I checked, and in Georgia (I live near Georgia), a person would get a free cell phone with 68 free minutes per month.

AoG


----------



## Flea (Jun 27, 2010)

AoG, thanks for passing this along!  Not only does this apply to SD but to any crisis situation.  No one should have to be short on safety just for being on the economic edge.  I'm glad this legislation has finally been pulled into the wireless age.  It's long overdue.


----------



## baron (Jun 28, 2010)

Here is a link for another free phone.  This one offers 200 free minutes a month.  Safelink offers 60 free minutes a month.  You must meet income guidlines.  Great deal for those who can not afford a phone.

http://www.assurancewireless.com/Public/Welcome.aspx


----------



## Bill Mattocks (Jun 28, 2010)

It is my understanding that deactivated cell phones will make 9-1-1 calls:

http://en.wikipedia.org/wiki/9-1-1#Inactive_telephones

I know many women's shelters solicit donations of old cell phones that still work, even if they are deactivated, obsolete, etc.  If they'll hold a charge, they can still call 9-1-1 if nothing else.


----------



## shesulsa (Aug 2, 2010)

Yup.
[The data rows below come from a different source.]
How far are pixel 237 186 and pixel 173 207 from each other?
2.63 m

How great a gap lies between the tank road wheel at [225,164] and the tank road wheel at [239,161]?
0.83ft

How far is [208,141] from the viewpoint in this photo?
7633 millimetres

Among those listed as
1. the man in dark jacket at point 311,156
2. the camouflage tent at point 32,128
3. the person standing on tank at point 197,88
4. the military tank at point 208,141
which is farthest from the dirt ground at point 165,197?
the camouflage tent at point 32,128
It's an FCC regulation ... at least, that's what I understand.


----------



## Carol (Aug 2, 2010)

Bill Mattocks said:


> It is my understanding that deactivated cell phones will make 9-1-1 calls:
> 
> http://en.wikipedia.org/wiki/9-1-1#Inactive_telephones
> 
> I know many women's shelters solicit donations of old cell phones that still work, even if they are deactivated, obsolete, etc.  If they'll hold a charge, they can still call 9-1-1 if nothing else.
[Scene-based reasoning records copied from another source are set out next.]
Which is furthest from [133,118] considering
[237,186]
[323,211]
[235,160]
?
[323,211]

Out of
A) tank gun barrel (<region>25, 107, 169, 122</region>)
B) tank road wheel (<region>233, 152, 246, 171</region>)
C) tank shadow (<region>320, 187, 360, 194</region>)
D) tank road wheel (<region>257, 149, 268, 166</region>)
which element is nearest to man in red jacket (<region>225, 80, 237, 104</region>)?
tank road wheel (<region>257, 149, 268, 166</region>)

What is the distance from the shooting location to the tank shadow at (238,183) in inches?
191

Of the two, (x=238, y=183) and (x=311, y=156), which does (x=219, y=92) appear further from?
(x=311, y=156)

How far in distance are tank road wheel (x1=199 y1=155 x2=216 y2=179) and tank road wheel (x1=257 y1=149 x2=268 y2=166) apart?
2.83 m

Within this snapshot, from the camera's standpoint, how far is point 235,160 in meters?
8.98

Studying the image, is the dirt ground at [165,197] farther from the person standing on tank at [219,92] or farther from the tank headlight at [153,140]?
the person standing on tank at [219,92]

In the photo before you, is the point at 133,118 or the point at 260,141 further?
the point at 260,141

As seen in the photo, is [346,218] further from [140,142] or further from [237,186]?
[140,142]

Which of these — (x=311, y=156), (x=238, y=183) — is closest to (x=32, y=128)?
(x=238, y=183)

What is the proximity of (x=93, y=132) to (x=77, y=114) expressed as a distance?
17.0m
I'm involved in this program to a degree, but not on the regulatory side.  I just fix stuff when it breaks.

The document that Wiki references is from 1999/2000.  The scope of lifeline and linkup have shifted over the past decade, and some practices that were requirements are now more like guidelines.  Some are even loose guidelines.   
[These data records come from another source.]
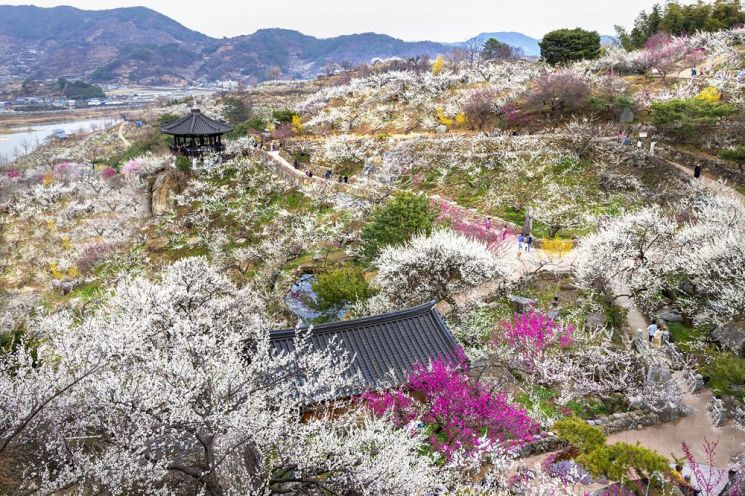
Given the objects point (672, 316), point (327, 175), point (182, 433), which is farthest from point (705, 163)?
point (182, 433)

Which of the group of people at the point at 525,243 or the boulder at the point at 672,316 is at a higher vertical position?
the group of people at the point at 525,243

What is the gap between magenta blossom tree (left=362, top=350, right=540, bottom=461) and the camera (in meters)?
9.29

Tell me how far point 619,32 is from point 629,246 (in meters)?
44.0

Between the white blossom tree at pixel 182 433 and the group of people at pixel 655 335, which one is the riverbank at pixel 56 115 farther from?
the group of people at pixel 655 335

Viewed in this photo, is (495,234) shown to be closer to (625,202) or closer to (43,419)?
(625,202)

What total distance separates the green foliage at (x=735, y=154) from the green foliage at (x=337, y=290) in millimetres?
18452

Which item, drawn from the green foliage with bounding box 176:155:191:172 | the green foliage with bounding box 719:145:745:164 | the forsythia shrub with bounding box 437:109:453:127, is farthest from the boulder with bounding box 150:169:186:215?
the green foliage with bounding box 719:145:745:164

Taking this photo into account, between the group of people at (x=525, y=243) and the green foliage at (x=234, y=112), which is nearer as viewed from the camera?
the group of people at (x=525, y=243)

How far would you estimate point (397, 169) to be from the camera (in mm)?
32031

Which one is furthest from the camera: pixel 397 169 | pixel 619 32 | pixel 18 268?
pixel 619 32

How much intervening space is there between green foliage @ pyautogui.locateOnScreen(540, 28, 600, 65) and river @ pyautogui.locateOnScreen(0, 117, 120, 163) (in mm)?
73814

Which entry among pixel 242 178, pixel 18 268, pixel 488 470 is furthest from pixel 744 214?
pixel 18 268

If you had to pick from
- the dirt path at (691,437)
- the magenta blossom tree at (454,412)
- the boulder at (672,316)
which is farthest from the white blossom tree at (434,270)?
the dirt path at (691,437)

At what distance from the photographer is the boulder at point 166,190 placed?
30.5m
Here is current information on FCC Lifeline service. 

http://www.lifeline.gov/


My recommendation to anyone that thinks they may need to call 911 from a deactivated cell phone:  
-Call customer service from your cell -- usually their number is 611
-Ask what their policy is for calling 911 from a deactivated or suspended account
-Ask if (or how) you will be notified if that policy changes.


----------